The representative from Plainfield further quizzed Croke about its provisions.
“This allows If you’re a single woman you can go get fertility services paid for by your insurance so in essence being single can now be considered a medical condition?” he asked. “I think a medical condition should be to be getting medical treatment. To the bill, I think this is covering situations that aren’t considered a medical condition. I think insurance is for medical conditions. We have high insurance rates in this state, and we keep tacking on to it. This affects a small portion of people, and I would urge a no vote.”
Croke also said during the debate that the bill would help women, those over the age of 35 and LGBTQ couples.
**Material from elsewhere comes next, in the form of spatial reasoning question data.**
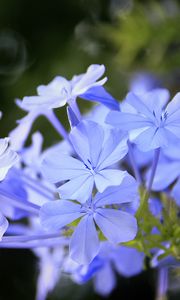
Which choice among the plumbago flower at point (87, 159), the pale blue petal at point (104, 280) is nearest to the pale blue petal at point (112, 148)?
the plumbago flower at point (87, 159)

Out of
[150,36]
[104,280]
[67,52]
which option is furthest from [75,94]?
[67,52]

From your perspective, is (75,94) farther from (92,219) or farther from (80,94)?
(92,219)

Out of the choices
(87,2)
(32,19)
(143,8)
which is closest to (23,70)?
(32,19)

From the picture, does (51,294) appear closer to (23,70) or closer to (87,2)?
(23,70)

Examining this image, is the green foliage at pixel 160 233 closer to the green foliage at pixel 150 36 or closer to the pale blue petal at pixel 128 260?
the pale blue petal at pixel 128 260

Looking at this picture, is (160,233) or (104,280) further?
(104,280)

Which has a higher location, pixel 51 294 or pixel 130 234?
pixel 51 294

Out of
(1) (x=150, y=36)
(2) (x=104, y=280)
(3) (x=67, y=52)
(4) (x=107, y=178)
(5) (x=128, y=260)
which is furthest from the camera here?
(3) (x=67, y=52)

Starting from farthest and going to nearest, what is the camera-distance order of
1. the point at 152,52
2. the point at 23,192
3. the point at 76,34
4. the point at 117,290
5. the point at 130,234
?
the point at 76,34
the point at 117,290
the point at 152,52
the point at 23,192
the point at 130,234
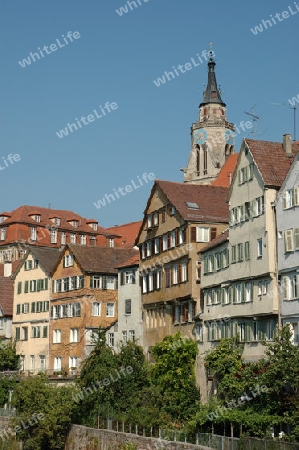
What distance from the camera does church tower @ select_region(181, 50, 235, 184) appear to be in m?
133

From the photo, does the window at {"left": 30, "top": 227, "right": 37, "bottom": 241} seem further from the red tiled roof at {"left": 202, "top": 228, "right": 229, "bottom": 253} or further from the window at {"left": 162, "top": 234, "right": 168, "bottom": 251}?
the red tiled roof at {"left": 202, "top": 228, "right": 229, "bottom": 253}

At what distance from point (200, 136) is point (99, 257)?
6539cm

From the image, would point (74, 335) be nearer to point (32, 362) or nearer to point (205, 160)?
point (32, 362)

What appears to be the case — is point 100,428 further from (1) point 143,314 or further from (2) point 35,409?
(1) point 143,314

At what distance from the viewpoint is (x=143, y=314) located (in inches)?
2601

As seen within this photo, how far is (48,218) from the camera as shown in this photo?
126m

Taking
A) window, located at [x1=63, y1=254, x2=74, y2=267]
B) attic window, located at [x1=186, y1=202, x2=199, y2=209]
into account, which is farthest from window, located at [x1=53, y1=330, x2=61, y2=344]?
attic window, located at [x1=186, y1=202, x2=199, y2=209]

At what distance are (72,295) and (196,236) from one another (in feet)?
60.7

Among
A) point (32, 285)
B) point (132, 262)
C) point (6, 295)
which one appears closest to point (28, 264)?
point (32, 285)

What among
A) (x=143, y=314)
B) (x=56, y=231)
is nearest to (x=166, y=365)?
(x=143, y=314)

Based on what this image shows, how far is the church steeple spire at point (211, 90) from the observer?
139m

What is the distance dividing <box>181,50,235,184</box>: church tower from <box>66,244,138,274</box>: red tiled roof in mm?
55878

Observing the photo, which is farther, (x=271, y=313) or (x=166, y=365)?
(x=166, y=365)

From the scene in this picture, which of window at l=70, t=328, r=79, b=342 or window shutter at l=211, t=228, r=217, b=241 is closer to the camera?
window shutter at l=211, t=228, r=217, b=241
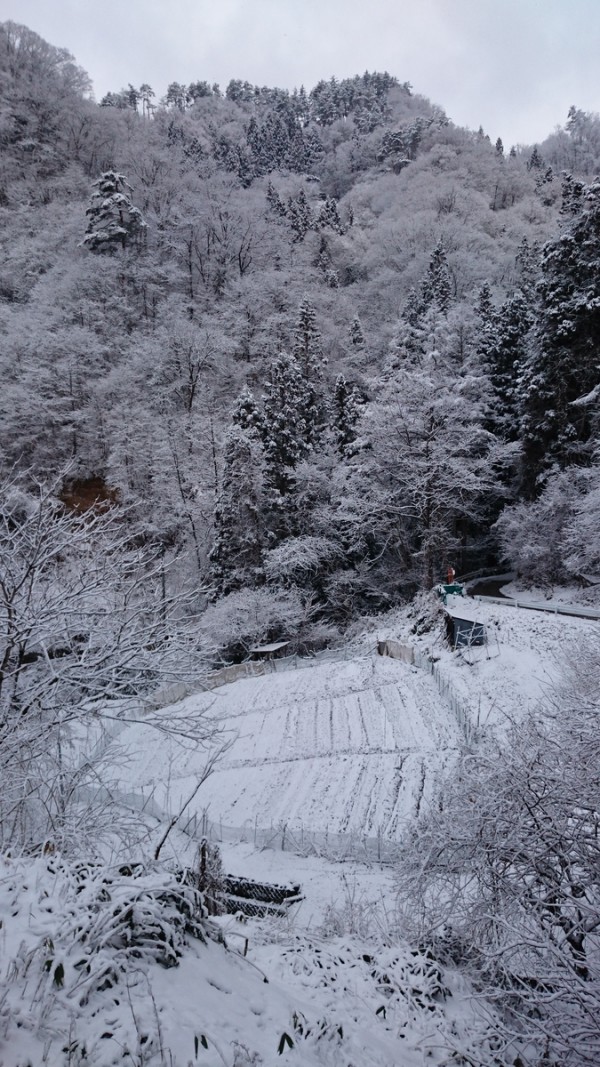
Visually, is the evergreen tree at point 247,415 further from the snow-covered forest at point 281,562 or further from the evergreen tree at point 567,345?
the evergreen tree at point 567,345

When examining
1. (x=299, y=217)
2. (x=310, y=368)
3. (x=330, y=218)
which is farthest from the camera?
(x=330, y=218)

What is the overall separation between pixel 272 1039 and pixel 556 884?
3.87m

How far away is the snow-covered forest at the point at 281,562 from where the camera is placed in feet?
13.0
House Bill 3709 would provide that the “coverage for the diagnosis and treatment of infertility shall be provided without discrimination on the basis of age, ancestry, color, disability, domestic partner status, gender, gender expression, gender identity, genetic information, marital status, national origin, race, religion, sex, or sexual orientation.”
It would also change the definition of “infertility” to mean “a disease, condition, or status.” That definition is based on a female not able to become pregnant or carry “after 12 months of regular, unprotected sexual intercourse if the woman is 35 years of age or younger, or after 6 months of regular, unprotected sexual intercourse if the woman is over 35 years of age,” as well as other factors.